Set problem >> Copy out the entries below word for word, everything from the line containing "Regarding the bird's" down to the line containing "Based on this", with both of those lines included. Leave out every other line.
--- begin Record excerpts ---
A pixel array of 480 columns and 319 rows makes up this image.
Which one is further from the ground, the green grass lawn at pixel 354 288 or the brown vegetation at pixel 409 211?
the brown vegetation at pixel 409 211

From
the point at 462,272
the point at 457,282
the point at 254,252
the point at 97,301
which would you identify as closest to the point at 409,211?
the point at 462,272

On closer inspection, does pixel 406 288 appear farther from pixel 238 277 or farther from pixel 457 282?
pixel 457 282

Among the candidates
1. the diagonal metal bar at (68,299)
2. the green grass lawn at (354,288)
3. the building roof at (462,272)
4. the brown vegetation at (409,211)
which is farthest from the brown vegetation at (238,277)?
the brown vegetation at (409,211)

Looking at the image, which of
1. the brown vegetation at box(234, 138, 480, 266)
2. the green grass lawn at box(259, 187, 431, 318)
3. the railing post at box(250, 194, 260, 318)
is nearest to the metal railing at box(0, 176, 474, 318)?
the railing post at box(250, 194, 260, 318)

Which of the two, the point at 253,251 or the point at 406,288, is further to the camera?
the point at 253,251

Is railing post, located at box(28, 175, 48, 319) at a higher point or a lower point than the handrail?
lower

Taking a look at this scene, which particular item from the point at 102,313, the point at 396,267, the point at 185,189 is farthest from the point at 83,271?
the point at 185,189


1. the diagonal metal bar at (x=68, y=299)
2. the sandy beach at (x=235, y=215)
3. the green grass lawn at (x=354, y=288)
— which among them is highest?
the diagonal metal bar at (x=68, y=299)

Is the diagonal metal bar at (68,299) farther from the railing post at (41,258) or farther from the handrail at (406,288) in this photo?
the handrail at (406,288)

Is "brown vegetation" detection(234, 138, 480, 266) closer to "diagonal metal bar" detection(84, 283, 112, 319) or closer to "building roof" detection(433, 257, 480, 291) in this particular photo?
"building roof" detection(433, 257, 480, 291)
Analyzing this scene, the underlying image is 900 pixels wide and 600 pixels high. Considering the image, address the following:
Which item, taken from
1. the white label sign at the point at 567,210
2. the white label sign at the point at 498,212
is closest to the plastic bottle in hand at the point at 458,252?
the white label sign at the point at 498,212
--- end Record excerpts ---
--- begin Record excerpts ---
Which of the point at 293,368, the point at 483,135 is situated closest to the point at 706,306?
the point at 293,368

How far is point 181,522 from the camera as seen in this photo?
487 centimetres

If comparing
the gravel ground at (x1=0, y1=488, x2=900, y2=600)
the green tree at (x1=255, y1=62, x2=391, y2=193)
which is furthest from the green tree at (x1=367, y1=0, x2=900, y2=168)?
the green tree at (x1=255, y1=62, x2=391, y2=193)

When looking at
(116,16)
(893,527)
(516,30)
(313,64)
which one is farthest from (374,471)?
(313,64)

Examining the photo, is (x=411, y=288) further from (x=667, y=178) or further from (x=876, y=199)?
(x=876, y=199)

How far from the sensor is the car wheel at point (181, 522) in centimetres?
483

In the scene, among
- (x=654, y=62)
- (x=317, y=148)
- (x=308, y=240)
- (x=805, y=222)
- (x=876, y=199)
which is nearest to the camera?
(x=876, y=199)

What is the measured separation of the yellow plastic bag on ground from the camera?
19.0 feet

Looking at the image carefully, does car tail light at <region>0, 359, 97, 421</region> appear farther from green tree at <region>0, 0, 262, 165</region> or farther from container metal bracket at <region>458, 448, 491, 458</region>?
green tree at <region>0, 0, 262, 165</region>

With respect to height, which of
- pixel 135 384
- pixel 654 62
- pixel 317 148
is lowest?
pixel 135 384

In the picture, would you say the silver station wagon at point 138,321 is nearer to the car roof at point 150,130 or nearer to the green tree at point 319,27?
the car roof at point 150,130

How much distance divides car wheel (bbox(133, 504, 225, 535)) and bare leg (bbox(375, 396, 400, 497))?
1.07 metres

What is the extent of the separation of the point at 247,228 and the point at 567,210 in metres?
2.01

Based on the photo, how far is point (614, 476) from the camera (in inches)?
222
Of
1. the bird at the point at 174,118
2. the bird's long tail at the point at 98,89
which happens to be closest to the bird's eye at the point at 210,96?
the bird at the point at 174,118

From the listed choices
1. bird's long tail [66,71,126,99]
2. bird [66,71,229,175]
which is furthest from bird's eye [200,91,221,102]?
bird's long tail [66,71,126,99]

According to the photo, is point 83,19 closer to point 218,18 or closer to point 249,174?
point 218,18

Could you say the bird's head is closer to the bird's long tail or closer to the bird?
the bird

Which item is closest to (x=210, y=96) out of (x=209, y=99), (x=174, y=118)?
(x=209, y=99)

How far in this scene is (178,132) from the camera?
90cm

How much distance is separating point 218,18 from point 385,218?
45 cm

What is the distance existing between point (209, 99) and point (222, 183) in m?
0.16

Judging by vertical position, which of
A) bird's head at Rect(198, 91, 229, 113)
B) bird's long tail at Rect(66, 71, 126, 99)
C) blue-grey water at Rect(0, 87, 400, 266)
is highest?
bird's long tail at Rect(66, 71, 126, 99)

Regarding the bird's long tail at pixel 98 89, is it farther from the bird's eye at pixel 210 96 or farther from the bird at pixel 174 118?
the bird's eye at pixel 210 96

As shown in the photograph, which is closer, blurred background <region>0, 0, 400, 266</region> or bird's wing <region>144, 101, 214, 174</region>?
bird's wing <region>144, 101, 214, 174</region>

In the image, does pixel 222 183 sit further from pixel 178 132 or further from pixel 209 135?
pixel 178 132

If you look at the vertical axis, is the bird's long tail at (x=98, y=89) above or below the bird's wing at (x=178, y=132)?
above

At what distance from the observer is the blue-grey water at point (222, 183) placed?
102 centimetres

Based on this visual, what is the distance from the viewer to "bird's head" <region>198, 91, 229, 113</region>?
--- end Record excerpts ---
Correct response >>
Regarding the bird's long tail at pixel 98 89, is it farther from the bird's eye at pixel 210 96 or farther from the bird at pixel 174 118?
the bird's eye at pixel 210 96

As shown in the photograph, which is closer, blurred background <region>0, 0, 400, 266</region> or bird's wing <region>144, 101, 214, 174</region>?
bird's wing <region>144, 101, 214, 174</region>

In the image, does pixel 222 183 sit further from pixel 178 132 or further from pixel 209 135?
pixel 178 132

If you look at the vertical axis, is the bird's long tail at (x=98, y=89) above or below the bird's wing at (x=178, y=132)?
above

At what distance from the observer is the blue-grey water at point (222, 183) placed?
102 centimetres

Based on this visual, what is the distance from the viewer to "bird's head" <region>198, 91, 229, 113</region>?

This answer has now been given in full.